Midge the Musical follows the story of a young orphan, Midge, who goes to live with his crazy uncle Clive, who has invented a bunch of highly plagiarised items and objects, all of which he unsurprisingly cannot get patents for. It is revealed that he has built a spaceship made out of junk, while secretly imitating a sinister old man and making another orphan girl, June, dig a hole to the centre of the earth and fill it with barrels of gunpowder disguised as semolina. Midge discovers his plan, but by then has already been taken by Clive to the Moon. It all sounds thoroughly bizarre but is not to be taken seriously, which is emphasised by the actor’s frolicking stage antics. One of the most memorable concepts was Midge’s fear of anything related to Ancient Rome as his parents were killed while driving along a Roman Road. This brought about thee best moment of the piece with a very clever climax to the running joke.
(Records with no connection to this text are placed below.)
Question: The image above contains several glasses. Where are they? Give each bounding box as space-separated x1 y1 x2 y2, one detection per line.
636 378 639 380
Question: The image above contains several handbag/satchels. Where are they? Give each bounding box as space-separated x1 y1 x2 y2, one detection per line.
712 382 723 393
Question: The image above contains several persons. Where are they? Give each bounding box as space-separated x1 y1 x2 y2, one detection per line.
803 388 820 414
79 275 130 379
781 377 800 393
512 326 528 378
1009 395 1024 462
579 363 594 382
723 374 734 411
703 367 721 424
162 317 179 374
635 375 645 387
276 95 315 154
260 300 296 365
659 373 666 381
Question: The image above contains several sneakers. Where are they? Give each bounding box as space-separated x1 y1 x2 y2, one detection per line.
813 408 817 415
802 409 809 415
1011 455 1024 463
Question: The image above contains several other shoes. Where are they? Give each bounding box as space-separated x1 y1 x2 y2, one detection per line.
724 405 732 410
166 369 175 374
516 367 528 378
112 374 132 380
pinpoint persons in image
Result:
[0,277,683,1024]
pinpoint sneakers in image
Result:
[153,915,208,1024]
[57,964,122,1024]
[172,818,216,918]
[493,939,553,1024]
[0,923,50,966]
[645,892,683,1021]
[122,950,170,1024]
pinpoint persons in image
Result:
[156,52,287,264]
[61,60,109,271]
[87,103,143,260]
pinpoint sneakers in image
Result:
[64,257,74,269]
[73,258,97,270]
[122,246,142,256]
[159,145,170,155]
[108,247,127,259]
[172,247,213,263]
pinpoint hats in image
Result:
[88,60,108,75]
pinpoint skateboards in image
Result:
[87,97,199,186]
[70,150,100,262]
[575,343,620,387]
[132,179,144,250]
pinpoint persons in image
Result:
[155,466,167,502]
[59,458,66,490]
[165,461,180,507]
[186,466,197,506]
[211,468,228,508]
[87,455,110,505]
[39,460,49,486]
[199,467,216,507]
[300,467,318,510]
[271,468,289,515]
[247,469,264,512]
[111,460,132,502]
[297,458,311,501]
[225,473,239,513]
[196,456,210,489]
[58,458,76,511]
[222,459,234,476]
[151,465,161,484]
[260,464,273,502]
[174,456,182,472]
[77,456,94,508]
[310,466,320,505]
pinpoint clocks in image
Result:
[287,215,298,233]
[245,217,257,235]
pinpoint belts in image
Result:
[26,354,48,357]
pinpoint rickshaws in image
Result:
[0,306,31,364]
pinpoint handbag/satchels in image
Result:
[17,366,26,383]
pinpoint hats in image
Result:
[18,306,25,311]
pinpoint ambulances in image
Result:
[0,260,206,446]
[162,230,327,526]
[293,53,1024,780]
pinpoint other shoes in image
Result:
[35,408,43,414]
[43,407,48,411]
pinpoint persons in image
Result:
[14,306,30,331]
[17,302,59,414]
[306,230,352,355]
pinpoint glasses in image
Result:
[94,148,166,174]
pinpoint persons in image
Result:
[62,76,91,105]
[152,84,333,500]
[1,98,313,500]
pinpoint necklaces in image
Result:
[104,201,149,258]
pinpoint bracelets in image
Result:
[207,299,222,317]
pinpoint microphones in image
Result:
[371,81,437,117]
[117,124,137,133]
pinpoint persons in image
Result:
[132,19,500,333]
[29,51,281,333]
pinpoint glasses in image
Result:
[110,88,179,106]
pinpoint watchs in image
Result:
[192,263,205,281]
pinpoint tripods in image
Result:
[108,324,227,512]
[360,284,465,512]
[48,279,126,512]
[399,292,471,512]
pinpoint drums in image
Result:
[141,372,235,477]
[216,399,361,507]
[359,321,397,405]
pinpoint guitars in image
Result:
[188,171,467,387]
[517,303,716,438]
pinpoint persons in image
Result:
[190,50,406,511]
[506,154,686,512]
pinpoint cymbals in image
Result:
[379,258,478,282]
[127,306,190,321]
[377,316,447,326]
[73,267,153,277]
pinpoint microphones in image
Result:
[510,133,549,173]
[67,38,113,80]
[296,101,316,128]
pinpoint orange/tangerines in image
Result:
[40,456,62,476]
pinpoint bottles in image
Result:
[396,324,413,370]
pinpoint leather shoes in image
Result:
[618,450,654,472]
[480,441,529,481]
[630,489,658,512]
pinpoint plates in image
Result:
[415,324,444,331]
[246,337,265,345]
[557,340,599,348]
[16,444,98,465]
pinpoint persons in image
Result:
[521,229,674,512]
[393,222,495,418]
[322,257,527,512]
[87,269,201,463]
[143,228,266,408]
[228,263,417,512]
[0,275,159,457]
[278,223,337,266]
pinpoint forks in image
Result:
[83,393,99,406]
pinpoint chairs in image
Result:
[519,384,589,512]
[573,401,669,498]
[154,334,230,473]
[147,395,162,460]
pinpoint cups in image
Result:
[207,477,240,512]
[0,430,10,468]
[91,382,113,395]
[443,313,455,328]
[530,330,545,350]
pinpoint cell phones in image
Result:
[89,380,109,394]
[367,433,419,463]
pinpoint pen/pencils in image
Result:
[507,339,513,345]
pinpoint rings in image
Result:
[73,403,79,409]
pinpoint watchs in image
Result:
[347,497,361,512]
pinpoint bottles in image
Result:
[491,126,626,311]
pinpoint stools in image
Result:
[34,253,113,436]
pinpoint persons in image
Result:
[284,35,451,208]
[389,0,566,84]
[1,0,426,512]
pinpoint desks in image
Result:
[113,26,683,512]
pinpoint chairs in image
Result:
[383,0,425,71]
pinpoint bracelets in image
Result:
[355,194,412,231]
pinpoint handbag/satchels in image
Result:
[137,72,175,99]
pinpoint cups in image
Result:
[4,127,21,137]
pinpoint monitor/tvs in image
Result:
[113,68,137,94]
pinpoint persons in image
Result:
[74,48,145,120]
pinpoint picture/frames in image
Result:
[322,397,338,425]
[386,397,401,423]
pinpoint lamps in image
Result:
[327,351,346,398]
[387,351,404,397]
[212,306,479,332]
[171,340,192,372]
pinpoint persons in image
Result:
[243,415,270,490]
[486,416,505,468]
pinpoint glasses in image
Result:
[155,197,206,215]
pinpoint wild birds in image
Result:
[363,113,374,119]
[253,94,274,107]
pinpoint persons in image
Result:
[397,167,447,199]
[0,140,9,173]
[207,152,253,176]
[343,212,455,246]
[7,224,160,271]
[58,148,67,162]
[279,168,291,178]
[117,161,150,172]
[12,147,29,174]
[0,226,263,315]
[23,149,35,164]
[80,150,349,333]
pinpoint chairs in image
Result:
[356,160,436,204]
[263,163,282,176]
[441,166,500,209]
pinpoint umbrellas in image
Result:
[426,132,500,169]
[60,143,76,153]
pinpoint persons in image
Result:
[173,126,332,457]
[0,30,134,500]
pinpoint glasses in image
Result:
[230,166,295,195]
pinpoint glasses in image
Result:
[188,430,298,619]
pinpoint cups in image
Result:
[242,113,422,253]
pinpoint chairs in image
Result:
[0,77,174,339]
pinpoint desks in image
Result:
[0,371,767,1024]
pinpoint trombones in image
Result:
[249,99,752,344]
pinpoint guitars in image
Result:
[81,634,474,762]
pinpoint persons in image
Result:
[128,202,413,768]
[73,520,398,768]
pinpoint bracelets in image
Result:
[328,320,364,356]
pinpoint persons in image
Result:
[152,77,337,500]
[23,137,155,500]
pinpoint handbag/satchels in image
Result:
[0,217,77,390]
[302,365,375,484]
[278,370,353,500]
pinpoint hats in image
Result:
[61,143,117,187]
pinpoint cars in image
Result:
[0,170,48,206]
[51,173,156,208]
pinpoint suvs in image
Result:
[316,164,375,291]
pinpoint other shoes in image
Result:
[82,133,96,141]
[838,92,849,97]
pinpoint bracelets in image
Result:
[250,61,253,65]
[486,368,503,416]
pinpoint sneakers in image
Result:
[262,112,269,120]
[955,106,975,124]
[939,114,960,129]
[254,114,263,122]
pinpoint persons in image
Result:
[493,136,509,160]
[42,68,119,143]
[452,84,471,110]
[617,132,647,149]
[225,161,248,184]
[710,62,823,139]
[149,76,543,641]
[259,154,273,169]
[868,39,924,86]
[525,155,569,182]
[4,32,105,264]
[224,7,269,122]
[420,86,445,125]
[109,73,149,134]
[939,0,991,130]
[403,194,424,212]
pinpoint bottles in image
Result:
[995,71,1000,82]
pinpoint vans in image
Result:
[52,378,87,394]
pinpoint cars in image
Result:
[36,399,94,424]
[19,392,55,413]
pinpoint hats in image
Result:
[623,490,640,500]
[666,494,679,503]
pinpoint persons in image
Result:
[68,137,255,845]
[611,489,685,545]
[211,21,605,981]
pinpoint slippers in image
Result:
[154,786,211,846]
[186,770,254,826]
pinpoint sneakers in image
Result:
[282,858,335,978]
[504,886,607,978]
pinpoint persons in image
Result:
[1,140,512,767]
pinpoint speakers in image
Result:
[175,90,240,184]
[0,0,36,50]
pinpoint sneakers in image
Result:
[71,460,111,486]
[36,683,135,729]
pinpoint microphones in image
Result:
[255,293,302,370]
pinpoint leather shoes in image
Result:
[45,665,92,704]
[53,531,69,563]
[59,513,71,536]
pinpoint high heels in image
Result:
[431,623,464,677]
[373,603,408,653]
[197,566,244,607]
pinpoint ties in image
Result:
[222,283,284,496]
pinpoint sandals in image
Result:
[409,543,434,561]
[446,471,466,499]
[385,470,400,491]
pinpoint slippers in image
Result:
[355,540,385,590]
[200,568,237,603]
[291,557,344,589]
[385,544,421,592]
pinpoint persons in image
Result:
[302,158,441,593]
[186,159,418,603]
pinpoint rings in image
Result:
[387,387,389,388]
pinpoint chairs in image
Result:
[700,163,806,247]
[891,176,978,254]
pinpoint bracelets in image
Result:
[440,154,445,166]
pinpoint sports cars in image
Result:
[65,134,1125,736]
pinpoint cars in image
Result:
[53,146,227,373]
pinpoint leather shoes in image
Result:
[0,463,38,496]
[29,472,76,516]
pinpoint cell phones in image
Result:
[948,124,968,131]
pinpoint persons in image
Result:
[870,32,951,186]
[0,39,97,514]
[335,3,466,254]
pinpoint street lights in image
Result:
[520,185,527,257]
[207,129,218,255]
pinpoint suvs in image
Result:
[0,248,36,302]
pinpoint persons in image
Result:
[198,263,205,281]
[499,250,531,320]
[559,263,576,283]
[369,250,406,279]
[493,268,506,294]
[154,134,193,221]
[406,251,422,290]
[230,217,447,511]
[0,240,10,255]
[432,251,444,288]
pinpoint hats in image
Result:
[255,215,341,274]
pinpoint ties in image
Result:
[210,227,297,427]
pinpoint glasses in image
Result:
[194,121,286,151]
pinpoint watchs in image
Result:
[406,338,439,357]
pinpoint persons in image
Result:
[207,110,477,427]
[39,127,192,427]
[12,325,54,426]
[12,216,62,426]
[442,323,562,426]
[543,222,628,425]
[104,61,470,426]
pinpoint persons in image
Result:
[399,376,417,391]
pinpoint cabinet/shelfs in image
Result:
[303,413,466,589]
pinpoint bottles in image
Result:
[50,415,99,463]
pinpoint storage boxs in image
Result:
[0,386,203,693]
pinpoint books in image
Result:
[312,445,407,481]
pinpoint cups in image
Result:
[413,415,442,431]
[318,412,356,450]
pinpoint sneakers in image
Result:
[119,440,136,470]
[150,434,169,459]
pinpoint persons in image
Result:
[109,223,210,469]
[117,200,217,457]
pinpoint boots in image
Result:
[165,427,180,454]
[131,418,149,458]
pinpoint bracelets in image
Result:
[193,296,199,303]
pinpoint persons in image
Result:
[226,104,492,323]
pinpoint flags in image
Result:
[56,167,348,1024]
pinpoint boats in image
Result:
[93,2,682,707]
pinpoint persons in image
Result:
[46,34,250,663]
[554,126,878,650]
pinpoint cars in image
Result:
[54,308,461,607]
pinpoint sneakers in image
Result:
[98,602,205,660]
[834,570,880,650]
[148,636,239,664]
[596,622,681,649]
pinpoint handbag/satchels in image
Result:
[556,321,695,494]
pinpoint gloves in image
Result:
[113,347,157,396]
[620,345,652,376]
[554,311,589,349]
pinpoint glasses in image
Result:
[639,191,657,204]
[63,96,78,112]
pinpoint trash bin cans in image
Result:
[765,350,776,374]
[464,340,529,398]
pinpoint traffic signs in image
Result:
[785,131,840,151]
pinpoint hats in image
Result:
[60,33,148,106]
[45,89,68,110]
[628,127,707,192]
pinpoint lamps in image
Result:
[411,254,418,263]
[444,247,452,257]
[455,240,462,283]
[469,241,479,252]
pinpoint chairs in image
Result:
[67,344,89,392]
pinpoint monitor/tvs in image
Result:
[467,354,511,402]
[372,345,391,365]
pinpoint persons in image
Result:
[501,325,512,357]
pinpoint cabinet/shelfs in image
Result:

While the lyrics were excellent and packed full of puns, the execution of the songs was poor. Neither of the boys had a great voice, although this was remedied by the fact that they didn’t take themselves too seriously and it did seem on occasion that they were mocking the classic musical, with elongated money notes and ridiculous riffs that went down well with the crowd. The acting, however, was very good, a fact that was somewhat spoiled by the lack of stage lighting, meaning the boys were in the dark if they strayed too far from the front of the stage.
If you accept the fact that the two men in this two-man musical aren’t the best singers in the world, then this show is a pun-riddled, wordplay-filled if slightly predictable hour of light-hearted sci-fi fun. If you like the sound of the finale, “You Are the Semolina of my Soul,” then it would be worth seeing this wacky musical. It’s free, after all.